I knew none of the story when I visited last fall. She’d fallen, broken her pelvis and was in a rehab center awaiting surgery. I drove down to offer help. Aside from the break she was healthy and strong, “This place is full of old people,” she told me. “Not like me. I’m old, but these people have no idea what day it is.”
But not her. Ninety-two or not, she remembers.
“You’re a writer, so you might appreciate this,” she said, and she told me the story: the bar, how he came in then left then came back. Dinner. The next morning. All of it.
“Go in my desk,” she said. “In the back there’s an envelope. Look inside.”
“Write me,” he said. And she did. And he wrote back.
The envelope was yellow and stuffed with clippings. The return address — P.O. Box 32, Windsor, VT 05089 — lacks a name; the postmark read May 23, 1976, 29 years after the hotel.
“Dear Page B.,” the letter begins, typed in the irregular stroke of a typewriter. “Mainly, I suppose, because of the kind of work I’ve got myself into, my memory seems to be almost extinct. Or so cluttered and cross-cluttered that I can get at things only at their convenience, not mine. Not that it doesn’t all come back if someone very kindly presents me with an artifact or two — the seating plan of some old dining room, say, or a sketch of the way deck chairs were placed around the swimming pool, or sometimes just a plain wet black bathing suit does the trick.”

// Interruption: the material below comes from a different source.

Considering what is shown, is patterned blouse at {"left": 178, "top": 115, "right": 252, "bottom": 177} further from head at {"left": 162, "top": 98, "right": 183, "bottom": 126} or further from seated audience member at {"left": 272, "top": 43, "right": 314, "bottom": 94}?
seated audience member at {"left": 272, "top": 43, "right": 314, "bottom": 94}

But even faded, the memory survived: “I was back at that Daytona hotel a couple of winters ago, with my children, but the place had turned seedy and the weather was cold, and we cleared out in a hurry.”
One page only, signed “JDS.” He referred to her children (“I’m aware of what goes into having just two. The algebra of seven is too much for me.”) and her separation, indications of past correspondence. Her words, however, are silent, only echoed on the page of a man who splashed letters like paint.
“You do sound intact, but very much, though, and I’m glad. For what very little it must be worth, I send you all these inanities with warm apologies.”
He is dead now. She is 92. But the letter remains. Thirty-nine years later, 68 years later, the past is still cluttered and cross-cluttered. Memories fade, then disappear, and from the rearview it sounds almost like fiction.

This story appeared in The Conway Daily Sun in July of 2015.